## [Task objective]
Could you output, word for word, the part of the email text on BMI buffer ownership that begins at the words "You mean return" and stops after "considered bad practice."?

## [Document text]
——————

Pete Wyckoff wrote:
[EMAIL PROTECTED] wrote on Fri, 18 Aug 2006 21:29 -0500:
Thanks for the method details. My concern is mostly with the
interface semantics for future bmi method implementations, as well as
other users of bmi (possibly outside of pvfs). Could a BMI method
potentially return unexpected message buffers not allocated with malloc?
You mean return buffers that were memalloc()-ed to work with the
network? Or return static arrays? I guess those would both be
possible. It is quite natural in a BMI implementation just to alloc
a bunch of small unexpected receive buffers once and keep reusing
them.
No matter what, all BMI implementations had better be consistent.
If you have a particular use case in mind, maybe it'll help me to
understand why you're pondering this issue.
Also, from a consistency perspective, I would prefer to have bmi
methods return malloced buffers, and not expect the user to know to
call free on that buffer. If only that bmi may at some point be a
separate library, allocating memory in one library and freeing it in
another is usually considered bad practice.
How does BMI know when the user is done with the buffer? Somebody
has to say the memory can be used for other purposes sometime, else
the unexepected buffers just pile up.
You could add a separate API call BMI_testunexpected_ack_buffer().
Or you could also force the user to call BMI_post_unexpected() to
pass in its own buffers. Or change testunexpected() to take buffers
that would be filled in by BMI if a message appeared.
Maybe you've seen the clumsy API where you first pass in a NULL
buffer and an int*. The function tells you how big your buffer
needs to be via the int*. Then you alloc it, and call again, this
time with the right-sized buffer. Crazy, that, but it keeps the
allocation and free in the same place. Can't think of anything in
libc that does it, thank goodness, but the old IB library used that
often.
With a separate malloc(), lifetime rules and ownership are well
defined: once returned, the buffer is the problem of the caller. I
agree it's a bit of a thing to force people to think about, but
plenty of examples exist: asprintf, getaddrinfo, glob, regcomp,
realpath, tempnam, ... . It would be nice to document well this
behavior in BMI.

——————

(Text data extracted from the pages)
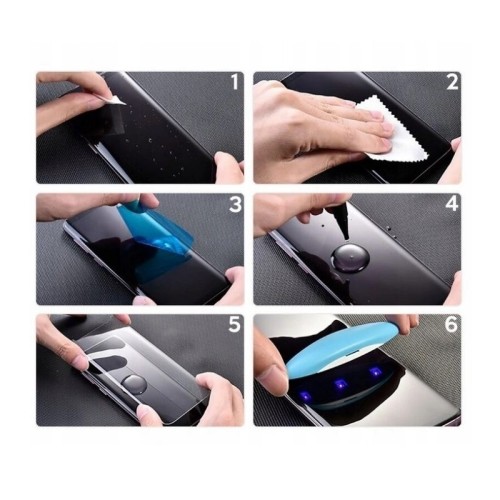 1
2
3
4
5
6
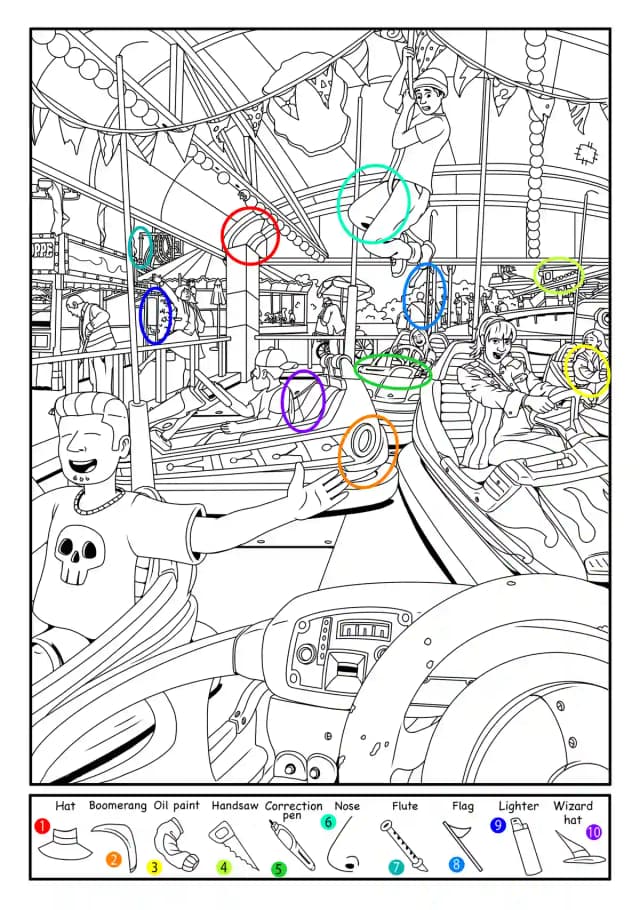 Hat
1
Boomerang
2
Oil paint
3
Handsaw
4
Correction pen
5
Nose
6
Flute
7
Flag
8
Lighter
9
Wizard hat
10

——————

## [Solution to this exercise]
You mean return buffers that were memalloc()-ed to work with the
network? Or return static arrays? I guess those would both be
possible. It is quite natural in a BMI implementation just to alloc
a bunch of small unexpected receive buffers once and keep reusing
them.
No matter what, all BMI implementations had better be consistent.
If you have a particular use case in mind, maybe it'll help me to
understand why you're pondering this issue.
Also, from a consistency perspective, I would prefer to have bmi
methods return malloced buffers, and not expect the user to know to
call free on that buffer. If only that bmi may at some point be a
separate library, allocating memory in one library and freeing it in
another is usually considered bad practice.